** Raw data **

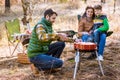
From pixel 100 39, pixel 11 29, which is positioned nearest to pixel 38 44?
pixel 100 39

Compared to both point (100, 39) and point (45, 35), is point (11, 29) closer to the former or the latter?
point (100, 39)

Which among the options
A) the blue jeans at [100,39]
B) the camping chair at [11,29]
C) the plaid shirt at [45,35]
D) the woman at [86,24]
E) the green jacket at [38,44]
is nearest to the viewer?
the plaid shirt at [45,35]

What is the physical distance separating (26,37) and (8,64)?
63cm

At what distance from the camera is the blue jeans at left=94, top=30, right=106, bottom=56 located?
613cm

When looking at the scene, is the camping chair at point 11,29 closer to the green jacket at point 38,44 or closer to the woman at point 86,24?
the woman at point 86,24

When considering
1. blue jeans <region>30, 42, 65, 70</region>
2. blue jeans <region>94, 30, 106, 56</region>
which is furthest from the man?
blue jeans <region>94, 30, 106, 56</region>

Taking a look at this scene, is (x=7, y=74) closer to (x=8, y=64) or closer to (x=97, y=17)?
(x=8, y=64)

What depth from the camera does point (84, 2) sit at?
23641 millimetres

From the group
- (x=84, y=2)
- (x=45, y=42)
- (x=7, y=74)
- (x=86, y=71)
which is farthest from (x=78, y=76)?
(x=84, y=2)

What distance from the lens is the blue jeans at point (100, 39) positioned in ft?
20.1

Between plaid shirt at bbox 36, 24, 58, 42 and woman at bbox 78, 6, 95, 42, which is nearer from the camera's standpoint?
plaid shirt at bbox 36, 24, 58, 42

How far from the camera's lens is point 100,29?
6219 mm

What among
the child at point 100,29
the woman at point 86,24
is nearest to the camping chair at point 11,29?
the woman at point 86,24

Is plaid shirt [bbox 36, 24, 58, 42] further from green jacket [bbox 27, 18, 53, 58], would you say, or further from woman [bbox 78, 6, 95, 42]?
woman [bbox 78, 6, 95, 42]
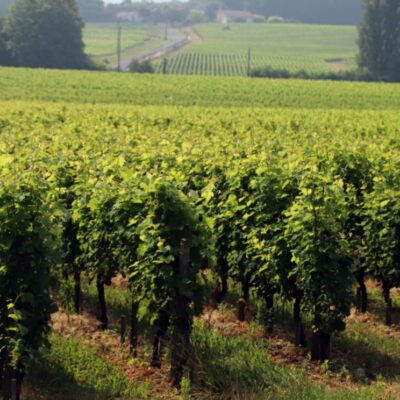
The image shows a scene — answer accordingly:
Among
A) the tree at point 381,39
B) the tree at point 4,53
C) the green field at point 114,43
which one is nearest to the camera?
the tree at point 4,53

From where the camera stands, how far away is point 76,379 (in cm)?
1032

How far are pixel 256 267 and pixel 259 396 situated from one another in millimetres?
3559

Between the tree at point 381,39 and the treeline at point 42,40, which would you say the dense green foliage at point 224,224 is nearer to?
the treeline at point 42,40

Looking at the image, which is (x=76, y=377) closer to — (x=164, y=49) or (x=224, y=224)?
(x=224, y=224)

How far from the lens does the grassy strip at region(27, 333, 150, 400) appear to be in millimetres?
9867

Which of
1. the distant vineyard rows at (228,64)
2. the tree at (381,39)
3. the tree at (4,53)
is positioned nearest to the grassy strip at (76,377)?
the tree at (4,53)

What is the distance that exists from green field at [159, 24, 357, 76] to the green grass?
51430 mm

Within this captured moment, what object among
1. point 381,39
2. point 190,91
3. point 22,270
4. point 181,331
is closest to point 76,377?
point 181,331

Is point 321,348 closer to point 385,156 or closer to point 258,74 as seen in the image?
point 385,156

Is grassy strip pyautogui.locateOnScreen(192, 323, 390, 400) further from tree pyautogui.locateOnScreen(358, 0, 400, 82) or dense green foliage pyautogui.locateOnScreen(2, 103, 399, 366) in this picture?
tree pyautogui.locateOnScreen(358, 0, 400, 82)

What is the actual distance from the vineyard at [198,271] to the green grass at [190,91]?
3648 cm

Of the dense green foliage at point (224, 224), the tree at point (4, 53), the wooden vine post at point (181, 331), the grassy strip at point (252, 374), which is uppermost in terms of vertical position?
the tree at point (4, 53)

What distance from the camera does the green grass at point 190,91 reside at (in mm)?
52125

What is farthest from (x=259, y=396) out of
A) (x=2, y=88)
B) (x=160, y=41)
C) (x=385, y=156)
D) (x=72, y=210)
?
(x=160, y=41)
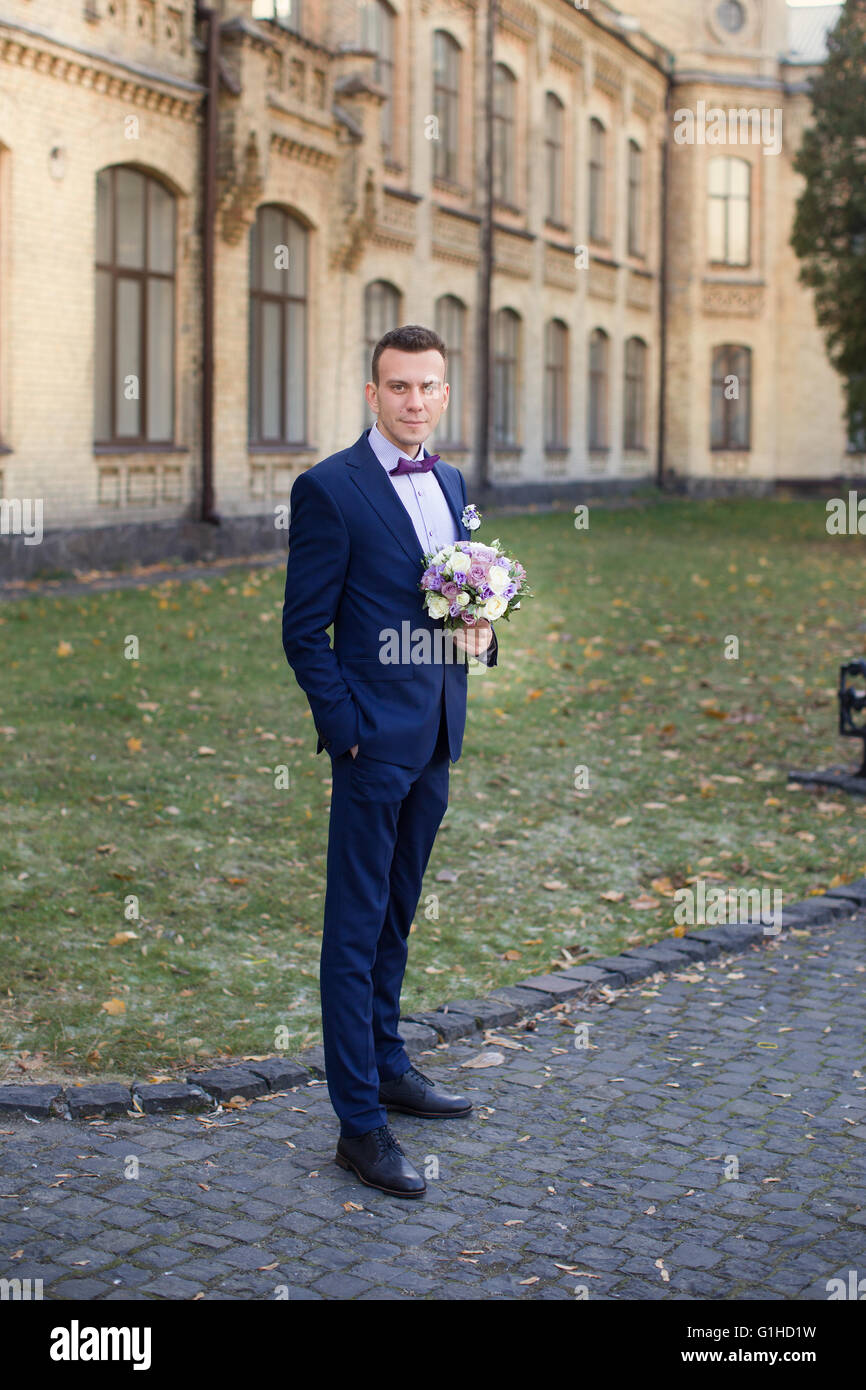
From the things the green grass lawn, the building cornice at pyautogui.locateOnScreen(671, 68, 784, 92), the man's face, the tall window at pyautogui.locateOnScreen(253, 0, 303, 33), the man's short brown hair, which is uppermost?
the building cornice at pyautogui.locateOnScreen(671, 68, 784, 92)

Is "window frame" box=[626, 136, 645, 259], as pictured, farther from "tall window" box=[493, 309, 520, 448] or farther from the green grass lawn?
the green grass lawn

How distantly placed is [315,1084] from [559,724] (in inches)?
249

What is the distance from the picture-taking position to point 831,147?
2788cm

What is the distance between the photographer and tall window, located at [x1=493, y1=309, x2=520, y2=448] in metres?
30.7

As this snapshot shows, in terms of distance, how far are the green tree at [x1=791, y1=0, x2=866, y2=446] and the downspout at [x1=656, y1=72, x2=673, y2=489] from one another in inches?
499

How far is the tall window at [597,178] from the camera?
118 ft

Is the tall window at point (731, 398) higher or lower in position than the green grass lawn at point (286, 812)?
higher

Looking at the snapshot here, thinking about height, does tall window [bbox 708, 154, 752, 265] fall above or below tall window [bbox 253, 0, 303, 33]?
above

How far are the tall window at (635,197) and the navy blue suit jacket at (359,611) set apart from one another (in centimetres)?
3627

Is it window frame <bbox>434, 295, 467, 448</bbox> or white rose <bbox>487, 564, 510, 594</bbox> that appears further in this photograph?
window frame <bbox>434, 295, 467, 448</bbox>

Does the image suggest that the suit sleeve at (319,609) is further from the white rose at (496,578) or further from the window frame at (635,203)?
the window frame at (635,203)

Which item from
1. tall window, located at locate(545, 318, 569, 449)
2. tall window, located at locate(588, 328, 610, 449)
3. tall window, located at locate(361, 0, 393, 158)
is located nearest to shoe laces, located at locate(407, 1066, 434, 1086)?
tall window, located at locate(361, 0, 393, 158)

** What the task requires **
Reproduce all of the data above with each "camping chair" swapped for "folding chair" and nothing else altered. Leave the pictures out.

** Finished exercise **
From pixel 100 39, pixel 11 29, which is positioned nearest to pixel 38 44?
pixel 100 39

Compared to both point (100, 39) and point (45, 35), is point (11, 29) closer to the former or the latter?
point (100, 39)

Which among the options
A) the blue jeans at [100,39]
B) the folding chair at [11,29]
C) the plaid shirt at [45,35]
D) the woman at [86,24]
E) the green jacket at [38,44]
is nearest to the viewer?
the plaid shirt at [45,35]

What is the physical distance separating (26,37) and (8,64)?
63cm

At what distance from the camera is the blue jeans at left=94, top=30, right=106, bottom=56 located?
613cm

When looking at the scene, is the folding chair at point 11,29 closer to the green jacket at point 38,44 or closer to the woman at point 86,24?
the woman at point 86,24

When considering
1. blue jeans <region>30, 42, 65, 70</region>
2. blue jeans <region>94, 30, 106, 56</region>
which is furthest from the man?
blue jeans <region>94, 30, 106, 56</region>

Taking a look at this scene, is (x=7, y=74) closer to (x=8, y=64) or closer to (x=97, y=17)?
(x=8, y=64)

What depth from the camera does point (84, 2) sit at?
23641 millimetres

From the group
- (x=84, y=2)
- (x=45, y=42)
- (x=7, y=74)
- (x=86, y=71)
which is farthest from (x=78, y=76)?
(x=84, y=2)

What distance from the lens is the blue jeans at point (100, 39) positioned in ft?
20.1

Between plaid shirt at bbox 36, 24, 58, 42 and woman at bbox 78, 6, 95, 42, which is nearer from the camera's standpoint?
plaid shirt at bbox 36, 24, 58, 42

How far from the camera's lens is point 100,29?
6219 mm

What among
the child at point 100,29
the woman at point 86,24
is nearest to the folding chair at point 11,29?
the woman at point 86,24

Is plaid shirt [bbox 36, 24, 58, 42] further from green jacket [bbox 27, 18, 53, 58], would you say, or further from woman [bbox 78, 6, 95, 42]?
woman [bbox 78, 6, 95, 42]
The image shows a scene — answer accordingly:
Among
A) the tree at point 381,39
B) the tree at point 4,53
C) the green field at point 114,43
which one is nearest to the camera?
the tree at point 4,53

From where the camera stands, how far away is point 76,379 (in cm)?
1032

How far are pixel 256 267 and pixel 259 396 situated from one another in millimetres?
3559

Between the tree at point 381,39 and the treeline at point 42,40, which would you say the dense green foliage at point 224,224 is nearer to?
the treeline at point 42,40

Looking at the image, which is (x=76, y=377) closer to — (x=164, y=49) or (x=224, y=224)?
(x=224, y=224)

How far from the lens does the grassy strip at region(27, 333, 150, 400) appear to be in millimetres?
9867

Which of
1. the distant vineyard rows at (228,64)
2. the tree at (381,39)
3. the tree at (4,53)
is positioned nearest to the grassy strip at (76,377)?
the tree at (4,53)

What is the distance that exists from green field at [159, 24, 357, 76] to the green grass?
51430 mm

Within this captured moment, what object among
1. point 381,39
2. point 190,91
3. point 22,270
4. point 181,331
is closest to point 76,377?
point 181,331

Is point 321,348 closer to point 385,156 or closer to point 258,74 as seen in the image?
point 385,156

Is grassy strip pyautogui.locateOnScreen(192, 323, 390, 400) further from tree pyautogui.locateOnScreen(358, 0, 400, 82) or dense green foliage pyautogui.locateOnScreen(2, 103, 399, 366) in this picture?
tree pyautogui.locateOnScreen(358, 0, 400, 82)

What is the actual distance from the vineyard at [198,271] to the green grass at [190,91]?
3648 cm

Of the dense green foliage at point (224, 224), the tree at point (4, 53), the wooden vine post at point (181, 331), the grassy strip at point (252, 374), which is uppermost in terms of vertical position?
the tree at point (4, 53)

What distance from the camera does the green grass at point 190,91 reside at (in mm)?
52125

What is farthest from (x=259, y=396) out of
A) (x=2, y=88)
B) (x=160, y=41)
C) (x=385, y=156)
D) (x=72, y=210)
?
(x=160, y=41)
From the things the green grass lawn, the building cornice at pyautogui.locateOnScreen(671, 68, 784, 92), the man's face, the tall window at pyautogui.locateOnScreen(253, 0, 303, 33), the man's short brown hair, which is uppermost?
the building cornice at pyautogui.locateOnScreen(671, 68, 784, 92)

Is "window frame" box=[626, 136, 645, 259], as pictured, farther from "tall window" box=[493, 309, 520, 448] or farther from the green grass lawn?
the green grass lawn

How distantly placed is [315,1084] from [559,724] (in inches)?
249

What is the distance from the picture-taking position to point 831,147?
2788cm

What is the distance between the photographer and tall window, located at [x1=493, y1=309, x2=520, y2=448] in metres?
30.7

As this snapshot shows, in terms of distance, how far are the green tree at [x1=791, y1=0, x2=866, y2=446] and the downspout at [x1=656, y1=72, x2=673, y2=489] from one another in inches?
499

How far is the tall window at [597,178] from the camera?
118 ft

Is the tall window at point (731, 398) higher or lower in position than the green grass lawn at point (286, 812)?
higher

Looking at the snapshot here, thinking about height, does tall window [bbox 708, 154, 752, 265] fall above or below tall window [bbox 253, 0, 303, 33]?
above

How far are the tall window at (635,197) and the navy blue suit jacket at (359,611) set apart from one another (in centimetres)?
3627

Is it window frame <bbox>434, 295, 467, 448</bbox> or white rose <bbox>487, 564, 510, 594</bbox> that appears further in this photograph?
window frame <bbox>434, 295, 467, 448</bbox>

Does the image suggest that the suit sleeve at (319,609) is further from the white rose at (496,578) or further from the window frame at (635,203)?
the window frame at (635,203)

Which item from
1. tall window, located at locate(545, 318, 569, 449)
2. tall window, located at locate(588, 328, 610, 449)
3. tall window, located at locate(361, 0, 393, 158)
is located nearest to shoe laces, located at locate(407, 1066, 434, 1086)?
tall window, located at locate(361, 0, 393, 158)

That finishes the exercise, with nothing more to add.